Print the line that contains "In the scene" and every line after it through the last line of the records below, exactly as written and nothing else.
┏━━
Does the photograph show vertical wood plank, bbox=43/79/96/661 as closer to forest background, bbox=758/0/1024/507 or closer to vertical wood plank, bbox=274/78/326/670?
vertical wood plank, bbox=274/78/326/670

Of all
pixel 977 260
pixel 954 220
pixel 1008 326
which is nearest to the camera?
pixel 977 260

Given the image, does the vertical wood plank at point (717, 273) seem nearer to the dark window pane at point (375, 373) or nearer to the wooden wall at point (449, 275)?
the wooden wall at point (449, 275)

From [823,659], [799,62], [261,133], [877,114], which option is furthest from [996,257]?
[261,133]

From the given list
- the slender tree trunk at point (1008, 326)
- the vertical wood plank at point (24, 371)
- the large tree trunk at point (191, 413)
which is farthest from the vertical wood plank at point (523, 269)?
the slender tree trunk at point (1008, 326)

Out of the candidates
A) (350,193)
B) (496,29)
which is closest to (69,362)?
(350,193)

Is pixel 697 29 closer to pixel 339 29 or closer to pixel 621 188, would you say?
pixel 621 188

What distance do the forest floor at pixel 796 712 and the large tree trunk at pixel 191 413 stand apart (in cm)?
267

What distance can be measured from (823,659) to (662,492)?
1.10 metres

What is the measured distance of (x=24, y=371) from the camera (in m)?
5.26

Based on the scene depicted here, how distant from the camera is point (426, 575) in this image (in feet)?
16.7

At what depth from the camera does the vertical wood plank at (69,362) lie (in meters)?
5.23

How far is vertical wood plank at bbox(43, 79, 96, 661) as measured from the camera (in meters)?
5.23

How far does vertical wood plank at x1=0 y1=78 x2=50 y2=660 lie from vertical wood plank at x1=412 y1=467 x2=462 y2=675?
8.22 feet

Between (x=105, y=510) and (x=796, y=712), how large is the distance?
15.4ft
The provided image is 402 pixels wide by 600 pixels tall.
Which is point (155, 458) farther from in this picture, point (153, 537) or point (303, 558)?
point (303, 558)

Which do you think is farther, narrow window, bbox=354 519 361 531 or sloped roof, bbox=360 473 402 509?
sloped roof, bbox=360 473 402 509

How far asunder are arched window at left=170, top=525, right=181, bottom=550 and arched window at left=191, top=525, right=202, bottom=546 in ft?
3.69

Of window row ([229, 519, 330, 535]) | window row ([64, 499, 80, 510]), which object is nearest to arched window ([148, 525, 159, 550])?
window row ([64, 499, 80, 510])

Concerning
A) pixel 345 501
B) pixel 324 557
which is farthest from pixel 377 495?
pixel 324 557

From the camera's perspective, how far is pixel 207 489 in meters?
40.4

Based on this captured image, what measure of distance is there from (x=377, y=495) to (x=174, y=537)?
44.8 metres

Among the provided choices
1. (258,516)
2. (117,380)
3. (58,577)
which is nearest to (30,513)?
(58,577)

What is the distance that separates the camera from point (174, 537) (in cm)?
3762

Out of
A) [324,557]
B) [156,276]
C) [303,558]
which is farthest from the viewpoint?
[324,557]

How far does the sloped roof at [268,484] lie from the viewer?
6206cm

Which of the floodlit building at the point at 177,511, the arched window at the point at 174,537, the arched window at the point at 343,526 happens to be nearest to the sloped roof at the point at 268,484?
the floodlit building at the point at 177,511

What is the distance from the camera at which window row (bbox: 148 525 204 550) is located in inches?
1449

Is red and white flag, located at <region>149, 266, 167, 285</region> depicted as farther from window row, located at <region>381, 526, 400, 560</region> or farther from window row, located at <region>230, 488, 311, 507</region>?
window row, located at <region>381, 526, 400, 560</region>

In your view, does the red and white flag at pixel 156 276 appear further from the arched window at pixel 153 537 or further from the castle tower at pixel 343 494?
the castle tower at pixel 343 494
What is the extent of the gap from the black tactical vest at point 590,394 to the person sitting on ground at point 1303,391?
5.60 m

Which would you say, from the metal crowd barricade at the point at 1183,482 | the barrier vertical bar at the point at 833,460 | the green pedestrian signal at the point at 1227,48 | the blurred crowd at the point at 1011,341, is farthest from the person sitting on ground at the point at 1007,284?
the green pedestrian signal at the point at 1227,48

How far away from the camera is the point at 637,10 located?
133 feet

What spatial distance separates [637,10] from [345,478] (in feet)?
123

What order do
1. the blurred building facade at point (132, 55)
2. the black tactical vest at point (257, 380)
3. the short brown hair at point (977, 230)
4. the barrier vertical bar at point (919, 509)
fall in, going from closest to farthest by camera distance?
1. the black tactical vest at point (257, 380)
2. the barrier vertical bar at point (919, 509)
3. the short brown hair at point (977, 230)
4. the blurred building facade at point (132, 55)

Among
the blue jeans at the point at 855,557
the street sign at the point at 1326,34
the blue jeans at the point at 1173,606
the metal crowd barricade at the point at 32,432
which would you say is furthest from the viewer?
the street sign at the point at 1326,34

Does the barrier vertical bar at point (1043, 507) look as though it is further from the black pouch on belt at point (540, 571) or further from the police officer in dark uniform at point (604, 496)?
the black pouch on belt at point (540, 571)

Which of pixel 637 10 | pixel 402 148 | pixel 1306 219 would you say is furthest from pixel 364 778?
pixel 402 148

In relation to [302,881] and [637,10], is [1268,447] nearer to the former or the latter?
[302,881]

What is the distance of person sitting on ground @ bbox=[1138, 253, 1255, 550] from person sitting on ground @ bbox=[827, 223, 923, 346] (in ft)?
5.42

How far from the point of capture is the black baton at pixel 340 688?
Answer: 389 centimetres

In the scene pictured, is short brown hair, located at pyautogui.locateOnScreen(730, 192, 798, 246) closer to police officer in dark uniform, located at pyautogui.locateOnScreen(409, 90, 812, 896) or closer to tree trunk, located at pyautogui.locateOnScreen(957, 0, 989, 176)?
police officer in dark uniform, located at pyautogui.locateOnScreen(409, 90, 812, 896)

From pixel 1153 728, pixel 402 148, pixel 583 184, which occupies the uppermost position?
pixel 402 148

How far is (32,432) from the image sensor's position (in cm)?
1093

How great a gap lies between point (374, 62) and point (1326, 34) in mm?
┗━━
• **RESULT OF THE TASK**:
In the scene pictured, is short brown hair, located at pyautogui.locateOnScreen(730, 192, 798, 246) closer to police officer in dark uniform, located at pyautogui.locateOnScreen(409, 90, 812, 896) or closer to tree trunk, located at pyautogui.locateOnScreen(957, 0, 989, 176)?
police officer in dark uniform, located at pyautogui.locateOnScreen(409, 90, 812, 896)

From pixel 1153 728, pixel 402 148, pixel 583 184, which occupies the uppermost position?
pixel 402 148

How far is (32,432) from the image sensor's position (in cm)?
1093

How great a gap lies between point (374, 62) and point (1326, 34) in mm?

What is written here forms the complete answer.